### Stated problem
Go through the listing below and copy out every line that contains the string "toilet". Treat case as significant when matching.

──────── Input records

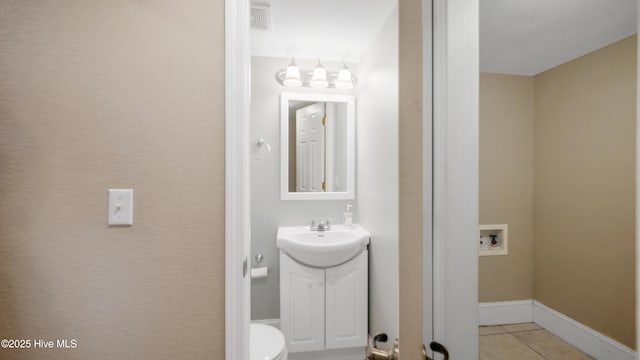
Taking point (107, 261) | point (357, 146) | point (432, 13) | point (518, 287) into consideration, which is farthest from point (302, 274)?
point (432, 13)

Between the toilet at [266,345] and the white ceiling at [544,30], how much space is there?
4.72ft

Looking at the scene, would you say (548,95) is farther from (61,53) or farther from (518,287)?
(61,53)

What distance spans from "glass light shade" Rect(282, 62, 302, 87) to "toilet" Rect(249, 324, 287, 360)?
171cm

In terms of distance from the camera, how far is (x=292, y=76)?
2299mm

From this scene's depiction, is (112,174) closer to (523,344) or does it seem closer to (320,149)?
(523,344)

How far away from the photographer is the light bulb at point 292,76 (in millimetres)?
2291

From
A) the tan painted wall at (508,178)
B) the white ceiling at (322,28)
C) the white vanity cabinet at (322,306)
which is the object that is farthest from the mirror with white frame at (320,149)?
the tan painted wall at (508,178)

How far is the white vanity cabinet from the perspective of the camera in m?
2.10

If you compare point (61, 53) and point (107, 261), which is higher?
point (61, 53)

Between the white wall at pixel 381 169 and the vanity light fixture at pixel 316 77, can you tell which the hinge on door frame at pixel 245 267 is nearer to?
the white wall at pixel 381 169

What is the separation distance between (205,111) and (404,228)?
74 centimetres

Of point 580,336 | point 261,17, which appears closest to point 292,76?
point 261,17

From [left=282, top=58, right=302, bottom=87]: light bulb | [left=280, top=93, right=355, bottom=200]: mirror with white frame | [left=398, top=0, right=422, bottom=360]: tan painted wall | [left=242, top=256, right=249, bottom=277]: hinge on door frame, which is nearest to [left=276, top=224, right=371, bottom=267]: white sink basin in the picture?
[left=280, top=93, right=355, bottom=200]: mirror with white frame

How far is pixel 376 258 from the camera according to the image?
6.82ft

────────────────
──────── Input records

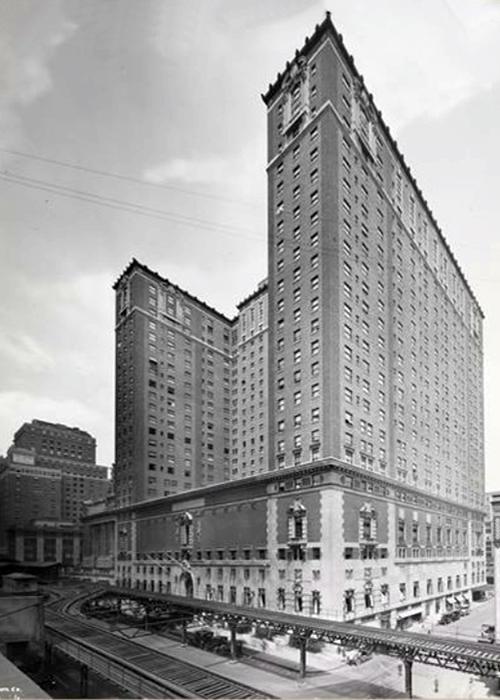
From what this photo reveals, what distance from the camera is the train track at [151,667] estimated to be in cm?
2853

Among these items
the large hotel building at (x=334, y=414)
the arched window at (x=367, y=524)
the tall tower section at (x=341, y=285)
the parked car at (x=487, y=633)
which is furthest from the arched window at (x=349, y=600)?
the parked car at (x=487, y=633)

────────────────

### Worked answer
Between the toilet at [266,345] and the white ceiling at [544,30], how much space is there?
What distance spans from "glass light shade" Rect(282, 62, 302, 87) to "toilet" Rect(249, 324, 287, 360)?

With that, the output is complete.